The Life Experience ~ Winter '11

What I Learned Since The Winter Solstice:
  • Clarence “Ducky” Nash not only voiced Donald Duck in English; he also did the voice on all the dubbed shorts Disney made so that the voice would remain consistently unintelligible across all languages.
  • Before she became a TV cook show hostess, Julia Child INVENTED SHARK REPELLENT.
  • Shakira sings very differently in English than she does in Spanish—to an amazing degree. In English, she sounds like so many other Madonna clones; in Spanish she’s got that rich and confident voice. I’d never listened to one of her songs’ English and Spanish versions back-to-back before, but it’s amazing how different it is.
  • Drawing something that looks like text without being legible is called “Greeking”—the written equivalent of “rhubarb.”
  • Generally speaking, the human brain can only really count up to 4 at a glance. Numbers beyond that slow us down.
  • Cookie Monster’s name in Hindu Hindi is Biscuit Badsha.
  • BONUS EDIT WITH NEW LEARNED THING: Hindi is the language; Hindu is the religion.  I never was really sure of the difference in the terms.  Thanks, [livejournal.com profile] sriti !
  • It’s incredibly convenient to have a portable musical instrument to carry around and practice when you’ve got a few minutes, instead of having something too huge to lug around.
  • There is an explanation for my complete inability to ever adhere to the crazy raw food diet so many of our library patrons seem to be interested in starting up: Oral Allergy Syndrome. (I’m sure those raw food books would assure me that I wouldn’t have this syndrome if I just ate enough raw food to detox, but fuck ’em.)
  • You can get hives ON YOUR GOD DAMN EYEBALL.
  • There are a few drawbacks to nuclear power. [/understatement]
  • Mushrooms grow fast.
  • Calendars generally follow three main types: lunar, solar, and lunisolar.  A great deal of work goes into keeping calendars on track, especially the lunisolar ones.  Some calendars also have a really complex way to make the weekdays dependent on the date and even more complex astrological positions.

GOAL OF THE EXERCISE -
Return the passage from the list of things learned since the winter solstice word for word, starting at the words "What I Learned" and stopping after "different it is.".

(Records excerpted from a collection)
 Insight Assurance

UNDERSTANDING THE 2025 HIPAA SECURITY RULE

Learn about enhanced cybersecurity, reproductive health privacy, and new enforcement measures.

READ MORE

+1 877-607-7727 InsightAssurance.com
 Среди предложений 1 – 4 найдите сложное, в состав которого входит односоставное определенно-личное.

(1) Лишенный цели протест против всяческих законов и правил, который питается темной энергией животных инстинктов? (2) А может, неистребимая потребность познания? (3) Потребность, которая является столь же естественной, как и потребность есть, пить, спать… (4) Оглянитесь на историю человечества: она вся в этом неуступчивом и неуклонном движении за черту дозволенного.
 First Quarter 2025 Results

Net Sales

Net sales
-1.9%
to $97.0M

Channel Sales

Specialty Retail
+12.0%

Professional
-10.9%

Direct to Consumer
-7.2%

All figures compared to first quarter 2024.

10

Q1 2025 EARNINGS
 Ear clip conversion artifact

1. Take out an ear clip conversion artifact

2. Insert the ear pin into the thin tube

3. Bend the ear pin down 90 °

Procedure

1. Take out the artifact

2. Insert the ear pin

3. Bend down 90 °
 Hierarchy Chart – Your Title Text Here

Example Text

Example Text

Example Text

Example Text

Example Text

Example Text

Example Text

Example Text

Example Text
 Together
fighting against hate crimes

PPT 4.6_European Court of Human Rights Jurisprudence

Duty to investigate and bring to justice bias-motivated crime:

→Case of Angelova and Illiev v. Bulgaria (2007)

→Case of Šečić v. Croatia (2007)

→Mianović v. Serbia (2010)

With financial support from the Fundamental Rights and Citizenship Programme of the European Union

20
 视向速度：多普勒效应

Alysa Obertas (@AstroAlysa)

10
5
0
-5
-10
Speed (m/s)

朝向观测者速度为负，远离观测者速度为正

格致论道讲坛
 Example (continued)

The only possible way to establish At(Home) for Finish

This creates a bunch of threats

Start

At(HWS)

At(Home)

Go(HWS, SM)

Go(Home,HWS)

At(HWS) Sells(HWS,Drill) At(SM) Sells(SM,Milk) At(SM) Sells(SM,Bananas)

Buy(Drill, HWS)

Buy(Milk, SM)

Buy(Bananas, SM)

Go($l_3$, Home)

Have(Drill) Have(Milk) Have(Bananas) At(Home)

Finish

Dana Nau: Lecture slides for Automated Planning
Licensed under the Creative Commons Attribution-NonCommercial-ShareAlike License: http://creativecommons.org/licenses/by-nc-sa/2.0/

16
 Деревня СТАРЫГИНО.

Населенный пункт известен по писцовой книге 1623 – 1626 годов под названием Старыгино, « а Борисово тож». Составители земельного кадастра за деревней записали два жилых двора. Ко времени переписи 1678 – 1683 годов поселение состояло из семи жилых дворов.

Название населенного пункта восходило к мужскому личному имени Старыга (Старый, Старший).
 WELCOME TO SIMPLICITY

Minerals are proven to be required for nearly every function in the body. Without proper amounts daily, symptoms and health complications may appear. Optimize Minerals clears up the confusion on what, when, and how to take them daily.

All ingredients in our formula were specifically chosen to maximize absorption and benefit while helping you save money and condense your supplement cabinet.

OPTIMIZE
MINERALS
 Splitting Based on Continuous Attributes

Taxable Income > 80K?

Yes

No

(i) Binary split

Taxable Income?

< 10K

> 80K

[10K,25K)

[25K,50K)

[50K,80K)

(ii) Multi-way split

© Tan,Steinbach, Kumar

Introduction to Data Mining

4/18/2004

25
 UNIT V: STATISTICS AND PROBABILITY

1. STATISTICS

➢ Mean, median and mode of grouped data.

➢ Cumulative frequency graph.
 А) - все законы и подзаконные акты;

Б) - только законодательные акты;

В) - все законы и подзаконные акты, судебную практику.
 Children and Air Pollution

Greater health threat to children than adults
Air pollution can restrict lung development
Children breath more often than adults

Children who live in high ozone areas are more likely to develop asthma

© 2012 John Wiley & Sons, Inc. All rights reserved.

ANSWER TO THIS PROBLEM -
What I Learned Since The Winter Solstice:
  • Clarence “Ducky” Nash not only voiced Donald Duck in English; he also did the voice on all the dubbed shorts Disney made so that the voice would remain consistently unintelligible across all languages.
  • Before she became a TV cook show hostess, Julia Child INVENTED SHARK REPELLENT.
  • Shakira sings very differently in English than she does in Spanish—to an amazing degree. In English, she sounds like so many other Madonna clones; in Spanish she’s got that rich and confident voice. I’d never listened to one of her songs’ English and Spanish versions back-to-back before, but it’s amazing how different it is.